The little bump that corresponds to this peculiar prevalence is indicated by the orange dot in the figure below.

Figure adapted from Masicampo & Lalande (2012).

I thought this was pretty cool and elegant, so I did something similar. First, I downloaded a lot of content1 from Journal of Vision, which is a journal in the field of vision science. Although I’ve questioned this journals’ open-access status, it’s content can be downloaded freely, which made it suitable for the purpose of automated data mining. Next, I extracted all statistics that were formatted exactly as t(X) = X, p = X or F(X,X) = X, p = X. In other words, I analyzed only t tests and ANOVAs.

Of course, it’s better to retrieve the statistics by going through each and every paper manually, like Masicampo and Lalande appear to have done. But I decided to save a few lifetimes of work and go with a regular-expression search, which is an automated way to search text for specific patterns. And although this approach no doubt missed a lot of p values, I nevertheless ended up with 2063 p values across 298 papers. In total there were 1999 papers, but this also included many conference abstracts, which generally don’t contain any statistics. So, assuming that there were about 1000 full articles, I managed to extract statistics from about 30% of them.

This set of 2063 p values is smaller than the set of 3494 p values analyzed by Masicampo and Lalande. But it comes close and is enough to fit a nice distribution.

So was there also a ‘peculiar prevalence of p values just below .05’ in this dataset?

No, much to my disappointment there was not.

On the left side of the figure above, you see can the full distribution of p values. The dashed line indicates the .05 threshold and everything to the left of this line is ‘significant’. A large proportion (47%) of all p values is significant. This is typical, among other things because, as I already mentioned, it is difficult to publish non-significant results (i.e. publication bias).

Now look at right part of the figure, which zooms in on the range between .01 and .1. In Masicampo and Lalande’s dataset, there was a bump in the shaded region between .045 and .05 (i.e. just below .05). But in this dataset there is no such bump: p values just below .05 are just as common as you would expect them to be based on the rest of the distribution. We do see a number of clear and regularly spaced peaks, but these are simply due to rounding: Many authors round their p values to two decimals, so a lot of p values are exactly .03, .04, .05, etc. This rounding phenomenon is not evident in Masicampo and Lalande’s distributions, probably because they re-calculated p values themselves whenever the exact p value was not reported. What is actually quite striking is that the .05 rounding peak is not too different from the other rounding peaks. When you think of it, this suggests that authors have occasionally chosen to round up their p value of, say, .04912 to .05. Well, that’s noble in a way, I suppose.

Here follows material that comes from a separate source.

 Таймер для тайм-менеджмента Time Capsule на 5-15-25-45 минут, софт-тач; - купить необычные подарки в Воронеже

So, at the risk of taking this analysis too seriously, what can we conclude from this? An optimistic conclusion is that Journal of Vision authors are on their best behavior, and don’t tweak their results in the same way that contributors to Psychological Science, Journal of Experimental Psychology: General, and Journal of Personality and Social Psychology do.

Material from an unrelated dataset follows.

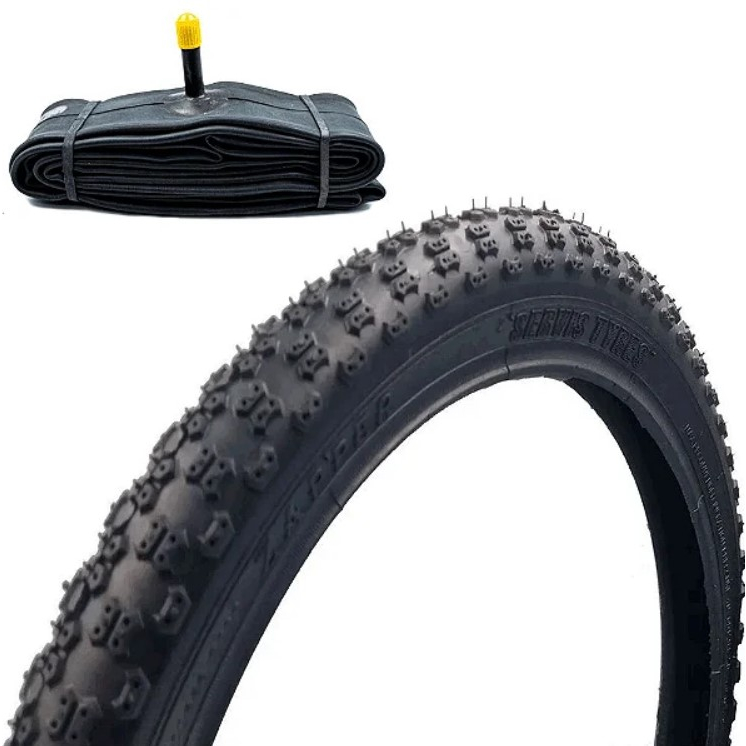 Source Pneuatici BX da 20 pollici 20*2.3/2.4 pneuatici spessi ruota per bici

Or, alternatively, Journal of Vision authors simply tweak their p values in more sophisticated ways.


Masicampo, E. J., & Lalande, D. R. (2012). A peculiar prevalence of p values just below .05. The Quarterly Journal of Experimental Psychology, 65(11), 2271–2279. doi:10.1080/17470218.2012.711335

Mathôt, S. (2013). 2063 F and t tests extracted from articles in Journal of Vision. figShare. doi:10.6084/m9.figshare.832497

Simmons, J. P., Nelson, L. D., & Simonsohn, U. (2011). False-positive psychology: Undisclosed flexibility in data collection and analysis allows presenting anything as significant. Psychological Science, 22(11), 1359–1366. doi:10.1177/0956797611417632

  1. I downloaded from volumes 2 to 13, numbers 2 to 12, and articles 1 to 19. You can use these numbers to retrieve the full text via direct links, such as You can download the full dataset from FigShare (Mathôt, 2013).